WHAT IS ASKED:
The required output is the exact sequence of lines from the line holding "With the concrete" to the end of the records, inclusive.

THE RECORDS:

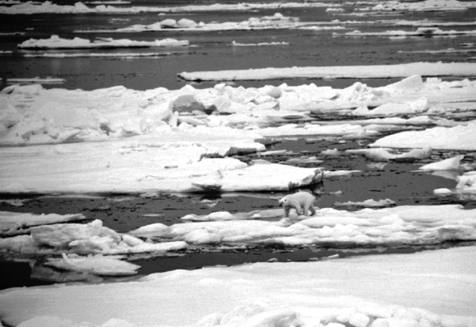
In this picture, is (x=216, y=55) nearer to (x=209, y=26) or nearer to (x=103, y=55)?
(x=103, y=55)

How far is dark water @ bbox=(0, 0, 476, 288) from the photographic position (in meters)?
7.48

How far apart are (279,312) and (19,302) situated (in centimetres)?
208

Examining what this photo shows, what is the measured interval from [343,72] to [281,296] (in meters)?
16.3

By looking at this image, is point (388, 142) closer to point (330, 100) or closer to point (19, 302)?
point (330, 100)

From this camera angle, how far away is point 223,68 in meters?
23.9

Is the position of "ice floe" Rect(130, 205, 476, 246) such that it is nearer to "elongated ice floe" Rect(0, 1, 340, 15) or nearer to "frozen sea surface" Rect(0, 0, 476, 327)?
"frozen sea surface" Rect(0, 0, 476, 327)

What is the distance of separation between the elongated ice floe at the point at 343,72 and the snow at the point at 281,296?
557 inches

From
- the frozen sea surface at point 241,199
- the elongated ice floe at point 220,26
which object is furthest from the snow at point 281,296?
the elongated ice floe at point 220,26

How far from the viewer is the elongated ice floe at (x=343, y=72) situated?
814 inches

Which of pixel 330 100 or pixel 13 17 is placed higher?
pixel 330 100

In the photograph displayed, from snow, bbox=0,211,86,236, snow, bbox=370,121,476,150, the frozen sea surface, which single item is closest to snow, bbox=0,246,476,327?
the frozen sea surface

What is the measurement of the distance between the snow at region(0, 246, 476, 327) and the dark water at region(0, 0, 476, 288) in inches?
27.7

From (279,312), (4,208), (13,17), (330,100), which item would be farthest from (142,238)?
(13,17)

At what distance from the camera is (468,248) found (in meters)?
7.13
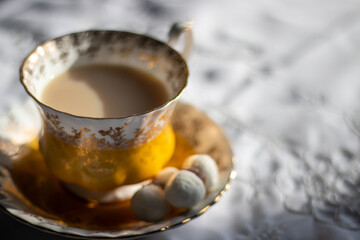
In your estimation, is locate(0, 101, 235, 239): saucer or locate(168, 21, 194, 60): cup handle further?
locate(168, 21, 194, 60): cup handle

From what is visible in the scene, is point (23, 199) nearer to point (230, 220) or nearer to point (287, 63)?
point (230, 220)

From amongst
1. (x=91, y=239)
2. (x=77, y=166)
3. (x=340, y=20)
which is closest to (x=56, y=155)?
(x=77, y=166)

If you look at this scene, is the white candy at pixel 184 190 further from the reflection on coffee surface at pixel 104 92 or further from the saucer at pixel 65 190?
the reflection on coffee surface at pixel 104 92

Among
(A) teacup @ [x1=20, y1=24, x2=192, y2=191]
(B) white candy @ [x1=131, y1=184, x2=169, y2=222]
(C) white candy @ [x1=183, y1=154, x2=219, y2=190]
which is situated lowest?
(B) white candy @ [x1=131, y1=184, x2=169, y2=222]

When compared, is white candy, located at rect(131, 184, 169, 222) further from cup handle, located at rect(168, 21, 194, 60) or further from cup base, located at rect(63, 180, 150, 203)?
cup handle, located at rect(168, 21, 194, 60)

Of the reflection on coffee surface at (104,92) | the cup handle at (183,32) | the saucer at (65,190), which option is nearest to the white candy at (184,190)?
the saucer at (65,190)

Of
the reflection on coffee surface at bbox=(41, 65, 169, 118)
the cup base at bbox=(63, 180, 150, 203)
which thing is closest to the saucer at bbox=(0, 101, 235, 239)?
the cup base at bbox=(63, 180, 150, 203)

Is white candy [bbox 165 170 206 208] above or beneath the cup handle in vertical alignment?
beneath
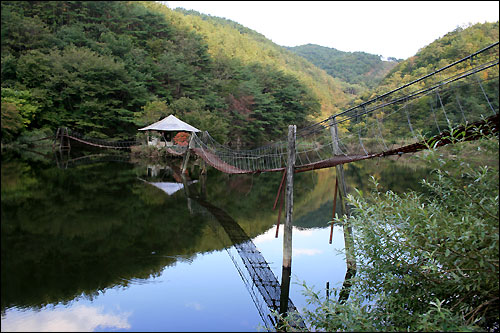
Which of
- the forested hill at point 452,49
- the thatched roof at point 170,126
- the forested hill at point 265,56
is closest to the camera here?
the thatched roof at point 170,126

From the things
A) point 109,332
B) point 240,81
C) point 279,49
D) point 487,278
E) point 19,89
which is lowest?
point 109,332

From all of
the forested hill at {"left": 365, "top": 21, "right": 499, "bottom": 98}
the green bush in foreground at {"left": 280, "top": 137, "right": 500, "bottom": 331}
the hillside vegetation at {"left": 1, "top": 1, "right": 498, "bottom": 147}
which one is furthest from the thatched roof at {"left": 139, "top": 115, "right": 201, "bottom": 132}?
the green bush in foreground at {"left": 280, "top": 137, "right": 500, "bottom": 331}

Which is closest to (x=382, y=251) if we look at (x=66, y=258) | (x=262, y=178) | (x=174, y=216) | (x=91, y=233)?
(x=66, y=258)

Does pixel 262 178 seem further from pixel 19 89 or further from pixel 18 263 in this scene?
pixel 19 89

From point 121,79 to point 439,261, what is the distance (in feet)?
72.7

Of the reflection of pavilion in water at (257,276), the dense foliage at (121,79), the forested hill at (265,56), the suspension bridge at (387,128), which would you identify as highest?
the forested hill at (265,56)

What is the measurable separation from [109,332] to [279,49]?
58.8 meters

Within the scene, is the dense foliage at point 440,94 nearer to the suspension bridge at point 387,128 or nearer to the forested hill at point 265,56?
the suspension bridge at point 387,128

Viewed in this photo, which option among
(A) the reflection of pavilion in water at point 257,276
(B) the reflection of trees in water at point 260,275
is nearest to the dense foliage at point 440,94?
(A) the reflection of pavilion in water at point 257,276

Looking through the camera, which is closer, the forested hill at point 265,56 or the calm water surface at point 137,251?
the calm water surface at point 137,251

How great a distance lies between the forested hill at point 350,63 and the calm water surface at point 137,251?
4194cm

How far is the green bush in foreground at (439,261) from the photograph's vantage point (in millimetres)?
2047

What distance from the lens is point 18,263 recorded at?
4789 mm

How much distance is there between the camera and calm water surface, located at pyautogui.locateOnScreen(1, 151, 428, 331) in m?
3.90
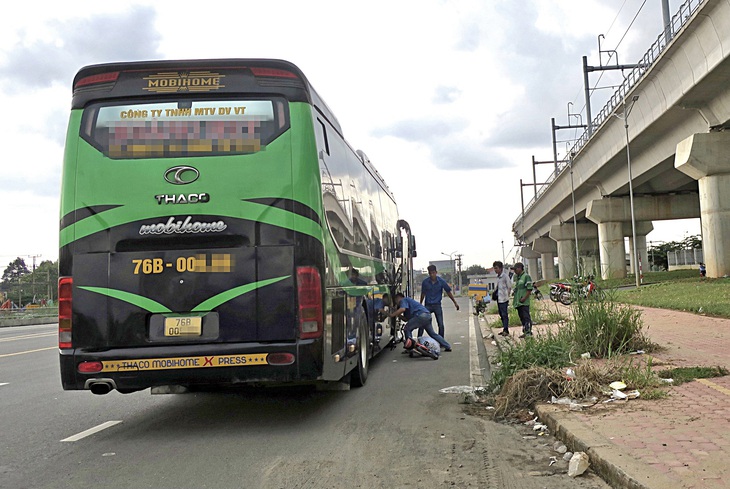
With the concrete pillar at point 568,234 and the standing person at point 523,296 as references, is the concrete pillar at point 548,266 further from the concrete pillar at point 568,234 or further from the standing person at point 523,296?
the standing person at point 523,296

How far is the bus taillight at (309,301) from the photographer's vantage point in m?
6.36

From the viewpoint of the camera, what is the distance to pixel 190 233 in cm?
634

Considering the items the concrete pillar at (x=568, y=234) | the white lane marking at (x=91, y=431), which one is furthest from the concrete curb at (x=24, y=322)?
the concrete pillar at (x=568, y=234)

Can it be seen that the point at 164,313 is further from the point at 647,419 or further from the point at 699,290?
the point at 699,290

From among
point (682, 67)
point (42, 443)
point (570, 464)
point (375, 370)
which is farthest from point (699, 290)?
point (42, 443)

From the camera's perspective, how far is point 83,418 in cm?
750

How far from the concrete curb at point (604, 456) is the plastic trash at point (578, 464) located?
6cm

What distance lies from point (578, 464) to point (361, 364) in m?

EXERCISE ANSWER:
With the concrete pillar at point 568,234 and the standing person at point 523,296 as references, is the concrete pillar at point 548,266 further from the concrete pillar at point 568,234 or further from the standing person at point 523,296?
the standing person at point 523,296

How far is the bus taillight at (309,301) from the photographer's vantage point in m?
6.36

From the viewpoint of the camera, what is the distance to pixel 190 233 in cm?
634

Considering the items the concrete pillar at (x=568, y=234) | the white lane marking at (x=91, y=431), which one is furthest from the concrete curb at (x=24, y=322)?
the concrete pillar at (x=568, y=234)

Can it be seen that the point at 164,313 is further from the point at 647,419 or further from the point at 699,290?
the point at 699,290

From among
point (682, 67)
point (42, 443)
point (570, 464)
point (375, 370)
which is farthest from point (699, 290)?
point (42, 443)

From the camera's perspective, how far is point 83,418 in cm?
750

How far from the concrete curb at point (604, 456) is the plastic trash at point (578, 464) located?
6cm

What distance lies from point (578, 464) to point (361, 364) in m?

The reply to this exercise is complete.